------ RECORDS FOR THE EXERCISE ------
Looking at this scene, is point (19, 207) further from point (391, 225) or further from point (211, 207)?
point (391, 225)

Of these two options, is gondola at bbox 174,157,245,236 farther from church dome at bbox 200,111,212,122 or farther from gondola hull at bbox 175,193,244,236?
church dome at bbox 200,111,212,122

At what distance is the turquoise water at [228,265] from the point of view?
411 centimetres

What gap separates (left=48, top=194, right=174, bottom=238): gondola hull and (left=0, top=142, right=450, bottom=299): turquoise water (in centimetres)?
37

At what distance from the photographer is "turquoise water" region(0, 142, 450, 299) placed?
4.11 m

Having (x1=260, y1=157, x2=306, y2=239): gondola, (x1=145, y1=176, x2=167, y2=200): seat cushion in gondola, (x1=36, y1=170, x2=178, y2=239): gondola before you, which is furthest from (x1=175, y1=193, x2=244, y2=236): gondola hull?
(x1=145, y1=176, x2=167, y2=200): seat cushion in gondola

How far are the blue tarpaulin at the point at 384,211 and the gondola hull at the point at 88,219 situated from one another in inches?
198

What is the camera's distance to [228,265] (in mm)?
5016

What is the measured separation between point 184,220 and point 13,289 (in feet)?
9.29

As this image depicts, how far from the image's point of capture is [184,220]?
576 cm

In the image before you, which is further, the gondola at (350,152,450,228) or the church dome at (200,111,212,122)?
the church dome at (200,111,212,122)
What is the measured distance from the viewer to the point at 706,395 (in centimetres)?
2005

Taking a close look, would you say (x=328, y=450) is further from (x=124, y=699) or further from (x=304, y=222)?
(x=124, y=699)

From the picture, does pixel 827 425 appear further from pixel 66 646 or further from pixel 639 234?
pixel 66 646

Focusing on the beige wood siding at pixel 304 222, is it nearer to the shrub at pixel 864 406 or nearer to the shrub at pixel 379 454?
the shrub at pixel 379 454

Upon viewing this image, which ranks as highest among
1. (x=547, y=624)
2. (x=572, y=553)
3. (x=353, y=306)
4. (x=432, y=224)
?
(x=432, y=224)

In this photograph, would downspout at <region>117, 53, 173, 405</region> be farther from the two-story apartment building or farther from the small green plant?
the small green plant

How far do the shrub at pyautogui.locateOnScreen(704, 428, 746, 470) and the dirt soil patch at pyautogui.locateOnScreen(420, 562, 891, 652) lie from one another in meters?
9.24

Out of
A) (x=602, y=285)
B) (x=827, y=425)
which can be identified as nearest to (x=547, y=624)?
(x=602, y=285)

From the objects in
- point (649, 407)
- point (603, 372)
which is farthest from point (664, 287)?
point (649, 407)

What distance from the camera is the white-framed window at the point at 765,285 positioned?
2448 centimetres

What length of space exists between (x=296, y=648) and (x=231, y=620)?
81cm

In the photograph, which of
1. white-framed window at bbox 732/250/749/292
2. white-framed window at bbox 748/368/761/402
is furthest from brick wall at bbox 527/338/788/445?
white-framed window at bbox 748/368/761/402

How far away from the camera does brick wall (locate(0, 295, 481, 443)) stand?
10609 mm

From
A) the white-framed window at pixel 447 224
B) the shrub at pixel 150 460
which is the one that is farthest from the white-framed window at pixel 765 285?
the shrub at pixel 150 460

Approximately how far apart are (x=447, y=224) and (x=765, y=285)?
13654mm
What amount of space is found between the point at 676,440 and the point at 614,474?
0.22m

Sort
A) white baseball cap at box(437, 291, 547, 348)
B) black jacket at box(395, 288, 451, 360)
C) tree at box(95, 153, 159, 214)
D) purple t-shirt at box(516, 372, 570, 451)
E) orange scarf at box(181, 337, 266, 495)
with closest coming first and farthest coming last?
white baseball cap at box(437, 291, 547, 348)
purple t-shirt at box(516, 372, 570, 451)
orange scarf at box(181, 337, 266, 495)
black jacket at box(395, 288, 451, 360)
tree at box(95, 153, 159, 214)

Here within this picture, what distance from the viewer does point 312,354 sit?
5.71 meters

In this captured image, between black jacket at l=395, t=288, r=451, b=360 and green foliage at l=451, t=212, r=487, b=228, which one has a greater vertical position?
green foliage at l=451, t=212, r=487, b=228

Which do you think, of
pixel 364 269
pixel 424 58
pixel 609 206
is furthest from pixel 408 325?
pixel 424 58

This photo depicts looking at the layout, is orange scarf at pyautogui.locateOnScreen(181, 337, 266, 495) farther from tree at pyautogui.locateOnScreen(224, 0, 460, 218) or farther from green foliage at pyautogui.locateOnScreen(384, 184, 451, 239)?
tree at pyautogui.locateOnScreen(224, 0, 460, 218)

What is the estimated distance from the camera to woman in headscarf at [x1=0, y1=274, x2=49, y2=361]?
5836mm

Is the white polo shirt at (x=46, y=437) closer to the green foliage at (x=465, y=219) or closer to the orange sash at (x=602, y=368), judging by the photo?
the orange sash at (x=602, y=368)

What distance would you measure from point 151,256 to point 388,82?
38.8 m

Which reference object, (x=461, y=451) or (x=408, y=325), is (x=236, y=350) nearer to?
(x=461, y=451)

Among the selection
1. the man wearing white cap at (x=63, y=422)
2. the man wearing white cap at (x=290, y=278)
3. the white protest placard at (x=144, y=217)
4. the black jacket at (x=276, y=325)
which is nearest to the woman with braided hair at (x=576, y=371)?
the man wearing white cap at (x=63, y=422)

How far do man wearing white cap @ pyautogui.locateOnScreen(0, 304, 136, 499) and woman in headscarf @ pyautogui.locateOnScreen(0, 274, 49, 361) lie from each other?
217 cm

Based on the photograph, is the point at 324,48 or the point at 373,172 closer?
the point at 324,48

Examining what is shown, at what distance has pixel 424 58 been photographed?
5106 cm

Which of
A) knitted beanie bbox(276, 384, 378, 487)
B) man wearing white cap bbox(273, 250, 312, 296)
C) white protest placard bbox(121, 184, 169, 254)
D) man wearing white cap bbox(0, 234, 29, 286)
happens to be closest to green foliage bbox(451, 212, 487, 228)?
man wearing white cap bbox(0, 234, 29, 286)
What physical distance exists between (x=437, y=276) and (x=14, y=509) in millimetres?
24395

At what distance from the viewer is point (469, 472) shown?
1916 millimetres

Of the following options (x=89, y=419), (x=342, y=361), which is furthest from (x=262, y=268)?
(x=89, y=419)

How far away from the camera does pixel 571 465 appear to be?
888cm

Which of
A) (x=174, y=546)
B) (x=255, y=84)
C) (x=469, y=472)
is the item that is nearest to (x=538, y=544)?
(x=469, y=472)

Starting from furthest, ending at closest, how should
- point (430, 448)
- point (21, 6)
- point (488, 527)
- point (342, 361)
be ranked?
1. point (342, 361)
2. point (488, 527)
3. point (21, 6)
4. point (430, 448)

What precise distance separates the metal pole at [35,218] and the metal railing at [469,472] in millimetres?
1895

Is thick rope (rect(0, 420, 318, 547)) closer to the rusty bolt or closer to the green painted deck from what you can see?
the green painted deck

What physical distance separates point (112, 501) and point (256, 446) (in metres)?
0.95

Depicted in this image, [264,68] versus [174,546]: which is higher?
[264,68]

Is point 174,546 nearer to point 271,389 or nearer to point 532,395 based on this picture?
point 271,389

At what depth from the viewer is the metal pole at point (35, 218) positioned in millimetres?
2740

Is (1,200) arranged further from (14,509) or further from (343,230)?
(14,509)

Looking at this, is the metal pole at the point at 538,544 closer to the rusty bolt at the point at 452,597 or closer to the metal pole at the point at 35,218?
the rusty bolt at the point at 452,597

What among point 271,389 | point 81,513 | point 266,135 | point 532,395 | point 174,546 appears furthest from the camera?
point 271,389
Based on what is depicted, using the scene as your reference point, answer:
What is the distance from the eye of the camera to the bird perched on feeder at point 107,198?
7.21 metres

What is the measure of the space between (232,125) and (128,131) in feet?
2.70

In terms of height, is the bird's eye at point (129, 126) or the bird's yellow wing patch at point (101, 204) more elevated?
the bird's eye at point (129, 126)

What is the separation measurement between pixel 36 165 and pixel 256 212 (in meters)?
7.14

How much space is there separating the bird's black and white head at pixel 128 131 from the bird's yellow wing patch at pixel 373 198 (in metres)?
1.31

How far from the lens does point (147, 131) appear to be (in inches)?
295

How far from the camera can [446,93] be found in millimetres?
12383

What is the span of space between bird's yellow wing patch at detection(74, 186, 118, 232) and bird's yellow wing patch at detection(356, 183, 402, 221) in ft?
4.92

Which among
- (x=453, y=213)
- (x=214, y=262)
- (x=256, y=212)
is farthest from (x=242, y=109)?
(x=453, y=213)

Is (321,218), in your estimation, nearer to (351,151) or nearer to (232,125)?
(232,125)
------
**THE EXERCISE**
Reproduce, word for word, every line starting at the line that contains "Is thick rope" and ending with the final line of the entries.

**RESPONSE BELOW**
Is thick rope (rect(0, 420, 318, 547)) closer to the rusty bolt or closer to the green painted deck from what you can see?
the green painted deck

What physical distance separates point (112, 501) and point (256, 446) (in metres)?
0.95

Depicted in this image, [264,68] versus [174,546]: which is higher?
[264,68]

Is point 174,546 nearer to point 271,389 or nearer to point 532,395 based on this picture?
point 271,389

At what depth from the viewer is the metal pole at point (35, 218) positioned in millimetres?
2740

Is (1,200) arranged further from (14,509) or further from (343,230)?
(14,509)

Looking at this, is the metal pole at the point at 538,544 closer to the rusty bolt at the point at 452,597 or closer to the metal pole at the point at 35,218?
the rusty bolt at the point at 452,597

What among point 271,389 | point 81,513 | point 266,135 | point 532,395 | point 174,546 appears furthest from the camera?
point 271,389
Based on what is depicted, using the scene as your reference point, answer:
What is the distance from the eye of the camera to the bird perched on feeder at point 107,198?
7.21 metres

What is the measure of the space between (232,125) and (128,131) in feet?
2.70

In terms of height, is the bird's eye at point (129, 126) or the bird's yellow wing patch at point (101, 204) more elevated?
the bird's eye at point (129, 126)

What is the separation measurement between pixel 36 165 and pixel 256 212 (in meters)?
7.14

How much space is there separating the bird's black and white head at pixel 128 131 from the bird's yellow wing patch at pixel 373 198 (in metres)?
1.31

How far from the lens does point (147, 131) appear to be (in inches)?
295

How far from the camera can [446,93] be found in millimetres?
12383

What is the span of space between bird's yellow wing patch at detection(74, 186, 118, 232) and bird's yellow wing patch at detection(356, 183, 402, 221) in ft?
4.92

Which among
- (x=453, y=213)
- (x=214, y=262)
- (x=256, y=212)
is farthest from (x=242, y=109)?
(x=453, y=213)

Is (321,218), in your estimation, nearer to (351,151) or nearer to (232,125)?
(232,125)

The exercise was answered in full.